If that sounds incomprehensible, you're not alone. These are questions at the absolute cutting edge of theoretical physics, the kind of problems that might help physicists finally unite quantum mechanics (which describes the very small) with general relativity (which describes the very large) into a single coherent theory.
Strominger, her Harvard advisor, gave Pasterski free reign in her second year as a PhD student to study any subject with any person she wanted. This level of independence and trust is rare for graduate students and speaks to the confidence her advisors had in her abilities.
Celestial Holography: Building a Hologram of the Universe
After completing her PhD at Harvard, Pasterski did a postdoctoral fellowship at the Princeton Center for Theoretical Science. Then came a major decision point in her career.
Brown University offered her a position as an assistant professor with a salary package worth approximately $1.1 million. It was an incredible offer for someone just completing their postdoc. Most physicists would jump at it.
Pasterski turned it down.
Instead, at age 27, she joined the Perimeter Institute for Theoretical Physics in Waterloo, Ontario, as a faculty member. More importantly, she founded and became the principal investigator of the Celestial Holography Initiative.
Celestial Holography is Pasterski's big idea, a new approach to one of physics' deepest problems: how to unite our understanding of spacetime with quantum theory.

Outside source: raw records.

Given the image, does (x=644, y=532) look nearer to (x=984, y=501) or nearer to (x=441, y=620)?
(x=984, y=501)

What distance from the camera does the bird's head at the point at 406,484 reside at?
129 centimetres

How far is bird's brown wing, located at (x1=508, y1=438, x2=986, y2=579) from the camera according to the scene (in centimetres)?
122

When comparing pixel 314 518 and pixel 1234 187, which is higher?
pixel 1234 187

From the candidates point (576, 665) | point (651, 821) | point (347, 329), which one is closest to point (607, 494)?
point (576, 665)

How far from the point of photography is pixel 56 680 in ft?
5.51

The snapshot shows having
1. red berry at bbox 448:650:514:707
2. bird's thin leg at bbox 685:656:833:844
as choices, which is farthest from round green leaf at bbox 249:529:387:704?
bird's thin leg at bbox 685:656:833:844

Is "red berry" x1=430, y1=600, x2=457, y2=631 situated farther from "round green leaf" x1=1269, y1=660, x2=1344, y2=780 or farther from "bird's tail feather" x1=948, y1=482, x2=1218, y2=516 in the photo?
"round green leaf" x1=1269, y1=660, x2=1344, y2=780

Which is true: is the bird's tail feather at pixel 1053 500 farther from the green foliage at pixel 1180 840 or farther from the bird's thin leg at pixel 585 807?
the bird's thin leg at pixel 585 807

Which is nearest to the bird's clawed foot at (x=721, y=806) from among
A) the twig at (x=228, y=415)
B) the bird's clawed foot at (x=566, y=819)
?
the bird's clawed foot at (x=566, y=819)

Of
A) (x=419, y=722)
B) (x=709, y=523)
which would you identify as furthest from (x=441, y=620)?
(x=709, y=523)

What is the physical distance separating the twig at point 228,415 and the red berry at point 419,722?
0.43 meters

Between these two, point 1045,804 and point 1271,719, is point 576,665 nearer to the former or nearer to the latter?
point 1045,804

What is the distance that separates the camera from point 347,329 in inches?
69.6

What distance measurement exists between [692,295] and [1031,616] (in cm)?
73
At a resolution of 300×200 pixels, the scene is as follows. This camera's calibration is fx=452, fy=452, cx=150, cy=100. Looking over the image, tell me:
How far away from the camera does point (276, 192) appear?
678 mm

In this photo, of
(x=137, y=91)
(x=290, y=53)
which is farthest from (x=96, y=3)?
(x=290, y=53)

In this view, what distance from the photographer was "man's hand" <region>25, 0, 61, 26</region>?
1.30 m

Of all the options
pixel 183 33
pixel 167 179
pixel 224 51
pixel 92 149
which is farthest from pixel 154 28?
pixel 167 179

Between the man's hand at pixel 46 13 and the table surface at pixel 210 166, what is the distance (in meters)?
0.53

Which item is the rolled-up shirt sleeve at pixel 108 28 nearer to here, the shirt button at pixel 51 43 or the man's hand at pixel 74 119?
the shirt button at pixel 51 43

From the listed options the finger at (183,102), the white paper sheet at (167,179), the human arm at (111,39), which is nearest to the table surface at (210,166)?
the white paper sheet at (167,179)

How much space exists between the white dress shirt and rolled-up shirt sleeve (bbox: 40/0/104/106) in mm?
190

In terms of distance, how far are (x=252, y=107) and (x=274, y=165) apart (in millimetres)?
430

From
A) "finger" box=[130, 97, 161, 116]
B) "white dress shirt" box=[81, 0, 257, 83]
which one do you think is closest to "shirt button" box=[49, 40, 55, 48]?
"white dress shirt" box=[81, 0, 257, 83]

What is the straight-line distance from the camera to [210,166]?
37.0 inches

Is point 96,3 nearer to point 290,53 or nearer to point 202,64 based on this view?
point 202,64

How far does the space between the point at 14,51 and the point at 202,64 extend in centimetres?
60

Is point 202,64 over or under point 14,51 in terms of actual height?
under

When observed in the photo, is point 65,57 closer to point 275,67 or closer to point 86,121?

The initiative proposes that our four-dimensional universe can be encoded as a hologram on a two-dimensional surface at its boundary, similar to how a 2D hologram can contain 3D information.
This isn't just abstract mathematics. If Celestial Holography works, it could provide a framework for understanding quantum gravity, resolving paradoxes about black holes, and potentially unlocking entirely new physics.
Within six months of founding the initiative, Pasterski had hired four postdocs to work on the project. She invited Andrew Strominger to collaborate, and together they secured an $8 million grant from the Simons Foundation. This funding established the Simons Collaboration on Celestial Holography, which is now underway as a major international research effort bringing together experts in amplitudes, mathematical physics, and quantum gravity.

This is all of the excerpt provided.